In my TEDx Talk, I discuss how toxic masculinity in collegiate organizations leads to behavior such as sexual assault. Whether it is a head football coach covering up allegations made against his future Heisman-winning quarterback or the purchase of escorts to serve as a way to entice basketball recruits, athletic programs across the country have long struggled with issues of sexual misconduct.
But, several organizations and initiatives are working to prevent future cases.
Willamette University’s Healthy Masculinity Program and Michigan State’s Spartan’s Against Violence initiative are extremely important when setting examples for others.
Here in Kentuckiana, Indiana University Southeast’s Athletic Department is creating a blueprint of healthy social sexual education for its student athletes. As athletic director Joe Glover states, “We have a responsibility to help our student athletes become better people and this plan does just that.”
IUS — where I work as the director of Staff Diversity and Equity and the Deputy Title IX Coordinator — has an athletics department made up of three men’s teams, four women’s teams and three coed sports programs, including cheerleading, pep band and club bass fishing. The teams compete in the National Association of Intercollegiate Athletics (NAIA), which has a program dedicated to developing positive values in students.
“The NAIA’s Champions of Character program seeks to instill integrity, respect, responsibility, sportsmanship, service and leadership in its student athletes,” NAIA associate athletic director Amanda Dailey-Weaver said.
Implementing a sexual assault prevention game plan weaves right into these principles, according to Weaver. “If you are showing respect, you won’t be sexually assaulting someone. If you are being responsible, then you will report assault when you see it. So, this plan runs parallel to the values we are looking to encourage.”

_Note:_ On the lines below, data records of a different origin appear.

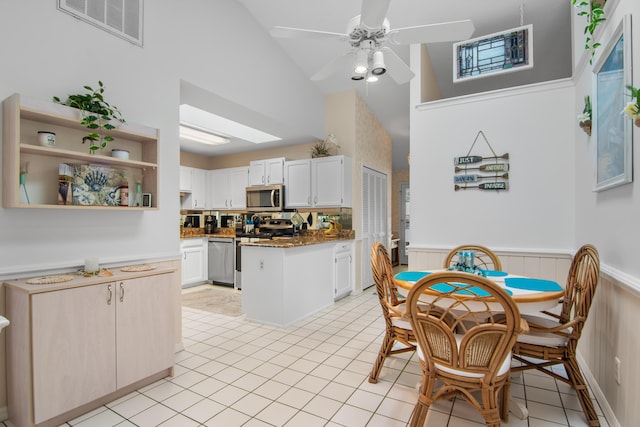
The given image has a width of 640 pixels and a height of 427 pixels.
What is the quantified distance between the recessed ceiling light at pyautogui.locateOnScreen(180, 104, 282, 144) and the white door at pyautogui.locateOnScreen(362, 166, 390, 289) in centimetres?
174

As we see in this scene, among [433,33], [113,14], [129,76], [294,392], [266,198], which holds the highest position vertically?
[113,14]

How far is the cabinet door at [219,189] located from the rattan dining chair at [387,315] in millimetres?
4291

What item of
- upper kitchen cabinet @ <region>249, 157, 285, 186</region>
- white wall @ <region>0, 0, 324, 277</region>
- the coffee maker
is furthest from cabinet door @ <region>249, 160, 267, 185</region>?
white wall @ <region>0, 0, 324, 277</region>

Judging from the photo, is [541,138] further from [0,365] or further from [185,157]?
[185,157]

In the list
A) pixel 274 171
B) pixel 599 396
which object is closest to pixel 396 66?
pixel 599 396

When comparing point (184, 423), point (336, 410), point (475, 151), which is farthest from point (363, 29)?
point (184, 423)

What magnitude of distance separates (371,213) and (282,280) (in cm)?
264

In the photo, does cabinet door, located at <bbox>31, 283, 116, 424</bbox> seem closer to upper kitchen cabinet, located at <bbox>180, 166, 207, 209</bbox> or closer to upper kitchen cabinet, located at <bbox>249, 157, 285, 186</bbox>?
upper kitchen cabinet, located at <bbox>249, 157, 285, 186</bbox>

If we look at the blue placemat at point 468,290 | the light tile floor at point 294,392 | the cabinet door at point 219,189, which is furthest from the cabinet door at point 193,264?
Result: the blue placemat at point 468,290

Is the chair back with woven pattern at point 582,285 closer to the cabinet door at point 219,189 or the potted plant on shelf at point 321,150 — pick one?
the potted plant on shelf at point 321,150

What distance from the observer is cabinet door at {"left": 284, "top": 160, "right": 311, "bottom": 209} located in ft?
16.9

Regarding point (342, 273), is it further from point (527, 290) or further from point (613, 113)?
point (613, 113)

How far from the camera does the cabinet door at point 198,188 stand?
6.19 m

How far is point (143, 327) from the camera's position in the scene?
2336 millimetres
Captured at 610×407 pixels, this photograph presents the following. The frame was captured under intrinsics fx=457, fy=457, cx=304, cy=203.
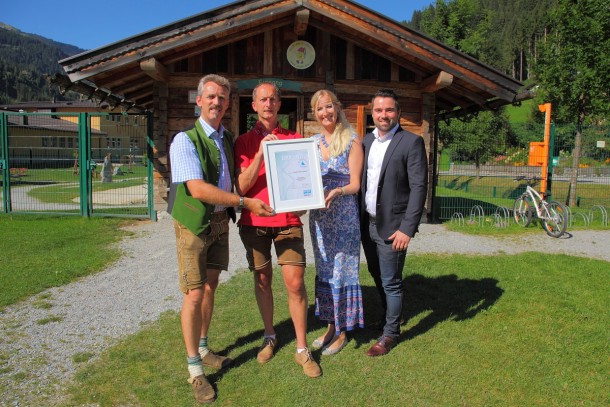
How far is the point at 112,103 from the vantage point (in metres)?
12.9

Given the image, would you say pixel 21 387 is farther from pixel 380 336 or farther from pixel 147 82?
pixel 147 82

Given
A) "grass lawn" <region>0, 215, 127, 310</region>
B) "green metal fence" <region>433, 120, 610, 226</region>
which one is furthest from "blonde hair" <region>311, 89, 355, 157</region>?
"green metal fence" <region>433, 120, 610, 226</region>

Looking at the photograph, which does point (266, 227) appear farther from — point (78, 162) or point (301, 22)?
point (78, 162)

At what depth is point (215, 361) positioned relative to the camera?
11.5 ft

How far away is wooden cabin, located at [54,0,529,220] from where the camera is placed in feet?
27.2

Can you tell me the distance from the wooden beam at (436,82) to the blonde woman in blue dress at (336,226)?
19.7 ft

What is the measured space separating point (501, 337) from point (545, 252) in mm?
4365

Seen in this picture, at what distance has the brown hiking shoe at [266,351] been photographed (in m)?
3.60

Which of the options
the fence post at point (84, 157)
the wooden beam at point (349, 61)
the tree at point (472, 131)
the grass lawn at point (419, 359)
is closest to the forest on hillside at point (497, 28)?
the tree at point (472, 131)

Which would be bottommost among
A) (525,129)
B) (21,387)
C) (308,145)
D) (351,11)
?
(21,387)

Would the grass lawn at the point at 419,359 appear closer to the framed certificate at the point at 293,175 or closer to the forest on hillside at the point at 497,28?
the framed certificate at the point at 293,175

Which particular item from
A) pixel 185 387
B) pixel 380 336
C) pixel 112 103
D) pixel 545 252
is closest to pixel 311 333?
pixel 380 336

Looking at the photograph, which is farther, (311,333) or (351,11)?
(351,11)

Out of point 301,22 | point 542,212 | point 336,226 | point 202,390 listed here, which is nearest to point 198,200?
point 336,226
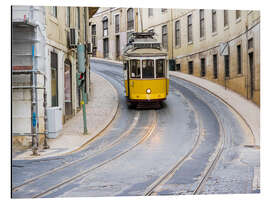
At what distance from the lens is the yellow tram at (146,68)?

The game plan at IUS starts with all their teams receiving Title IX training. The training informs the athletes about the university’s sexual misconduct policy and helps them sort through different misconduct definitions, such as the difference between sexual harassment and sexual discrimination. The athletes are then made aware of the different on and off campus resources available to them, such as the university counseling center and the Center for Women and Families, one of the university’s closest community partners. From there, the male athletes engage in a workshop that deconstructs sexual consent. The men learn the different types of consent, how consent can be withdrawn at any time after it has been given, and the role alcohol plays in nonconsensual sex. They also learn that men can be victims of sexual assault, as well. In a recent workshop with the men’s tennis team, the athletes collectively cringed at stories told of the sexual assault of a junior Canadian hockey player, which was passed off as “hazing.”
Meanwhile, the female athletes participate in a workshop designed to help students put a name to the different types of sexual misconduct that happens on a college campus. They learn how fear is sometimes utilized as the catalyst for the crime of rape as well as what the law says about the facilitation of drugs and alcohol for the purpose of sexual assault.
The athletic department also intends to begin Green Dot Bystander intervention training for their members, working with half of the athletes in December and the other half in the late spring. The University adopted Green Dot as a part of their Office on Violence Against Women (OVW) grant last year. The Green Dot training adds yet another layer to the athlete’s leadership profile. As with the Title IX training, all new incoming student athletes will receive Green Dot training at their entry point in the university.
The student reaction to these workshops indicates the positive influence the gameplan is having with its audience. Of the consent workshop his team recently completed, sophomore tennis player Michael Wright said, “Our workshop helped a lot of guys on the team understand sexual assault and realize that it is not to be taken lightly.”
Despite the positive reaction to the initial workshops, Glover stressed the importance of making sure the conversation resumes once the lecture is over. “The conversation has to continue in team meetings, on our social media, with our fans and with the local community,” he said. “That’s how we improve our culture.”
Another “down-the-road” part of the game plan is to utilize student athlete ambassadors to share the lessons of healthy social sexual practices with local high school athletes to prime them for their future roles as college athletes. Weaver has faith in the positive influence her athletes are capable of, stating, “College athletics is about so much more than playing a sport. Our athletes have the potential to be leaders in the world. This gameplan helps them achieve just that.”
James J. Wilkerson, J.D., is the director of Staff Diversity and Equity and the Deputy Title IX Coordinator at IU Southeast.